Lorenzo Bartolini exhibition in Galleria Dell' Accademia – here there were examples of plaster models made from marble originals to replace final sculptures that were either currently elsewhere or in other collections. You can see the points where joins were made (like a plastic milk bottle) and where filed down pins were inserted for structural strengthening. There is a great deal more texture on these surfaces, where the process of casting has made unavoidable dents and marks- an enjoyable contrast to the immaculately observed detailing in the figures and busts themselves.
Also on display are early original models of pieces that had been sculpted from plaster or clay, later to be made into the finished marble sculpture. These had some of the same interesting qualities of the casts, but additionally had the sense of having been more roughly made with the process of 'sculpting' and manipulation of the material more obvious. A good insight into how these incredibly austere and polished marble pieces can only be realised from the flexibility of the humble qualities found in clay and plaster.

Obviously, my casts have little of the delicacy and observation of the latter. But I see similarities in the replicas. I feel like I've taken almost no artistic liberties with my casting of the wood and concrete rocks. However, for various reasons, the essence of the original is gone. Concrete and wood, so much directly taken from the scrub land of every day life, are defined by their function, their materiality and strength. In the Bartolini replicas (and in all cases where replicas of this kind are made), the quality of the casting (and the bare evidence of it) bring the mind back to material processes and surface quality, and remove them one step further from it's depiction of reality. I suppose these are 3 dimensional photocopies, with perhaps a few stray hairs and a bit of dust on the glass. In my mind, most of the original qualities and intentions of these sculptures, such as the intricate attention to the contours of a body, the forms of muscle, the pose of the figure, are no longer very relevant (or, arguably, that interesting) and actually give way to the minds new interpretation of what it's seeing – a copy, an object, a thing made of stuff (alright Karla?).
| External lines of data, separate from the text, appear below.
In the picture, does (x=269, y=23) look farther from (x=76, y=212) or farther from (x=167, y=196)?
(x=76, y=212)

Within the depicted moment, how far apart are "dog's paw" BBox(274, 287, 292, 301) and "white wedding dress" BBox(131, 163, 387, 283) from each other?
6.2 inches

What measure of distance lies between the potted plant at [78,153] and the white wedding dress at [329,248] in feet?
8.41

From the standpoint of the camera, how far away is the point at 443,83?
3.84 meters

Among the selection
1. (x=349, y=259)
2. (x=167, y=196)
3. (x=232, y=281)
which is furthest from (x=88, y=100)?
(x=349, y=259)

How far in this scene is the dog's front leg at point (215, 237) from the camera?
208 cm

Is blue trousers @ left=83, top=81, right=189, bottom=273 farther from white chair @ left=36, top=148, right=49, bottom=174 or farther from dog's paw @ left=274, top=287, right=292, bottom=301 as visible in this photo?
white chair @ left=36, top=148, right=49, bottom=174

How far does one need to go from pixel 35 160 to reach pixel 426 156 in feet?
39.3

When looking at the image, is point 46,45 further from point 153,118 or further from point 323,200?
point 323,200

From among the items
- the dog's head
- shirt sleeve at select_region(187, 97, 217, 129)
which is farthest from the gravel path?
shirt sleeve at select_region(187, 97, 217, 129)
For two things that at first look so similar it seems funny to me that these copies have a completely different function in the material world. The similarities between the original and the copies are obvious but it's the points where one sees the joins, dents, cracks and mistakes that gives them their new material identity and reminds us that we are looking at something else entirely – something that relates to it's original but will always be an amalgamation of other factors, made for the most pragmatic of reasons. I see these attributes as making the replicas almost more fastidious at depicting life than the originals even though, ironically, this seems less their concern. This reminder of surface qualities gives the sense that one is looking at a real thing, made and cast and joined together, as opposed to some fanciful notion of a beautiful woman who looked a bit mournful a hundred years ago. I feel this brings us more into the here and now and causes us to reflect on what it is exactly that makes us feel like we understand the processes involved in every day life. Sometimes the smallest and most unintentional of details can help to give us this understanding.

Take away the original and maybe the copies are enough to be able take their place (as they did in the Bartolini exhibition). Surely they look more or less similar enough? But then I think about my casts and the idea of a concrete block being replaced by a plaster copy and how that seems bizarre and daft because of all the differences mentioned above. However, I suppose the marble statues aren't really the true originals in the way my concrete pieces are- theirs are real flesh and blood, long gone by now and only captured in stone. Which is why I like working with objects and materials- there's more of a sense the originals will always be here, somewhere, hiding in our cities, walls, gardens and rivers.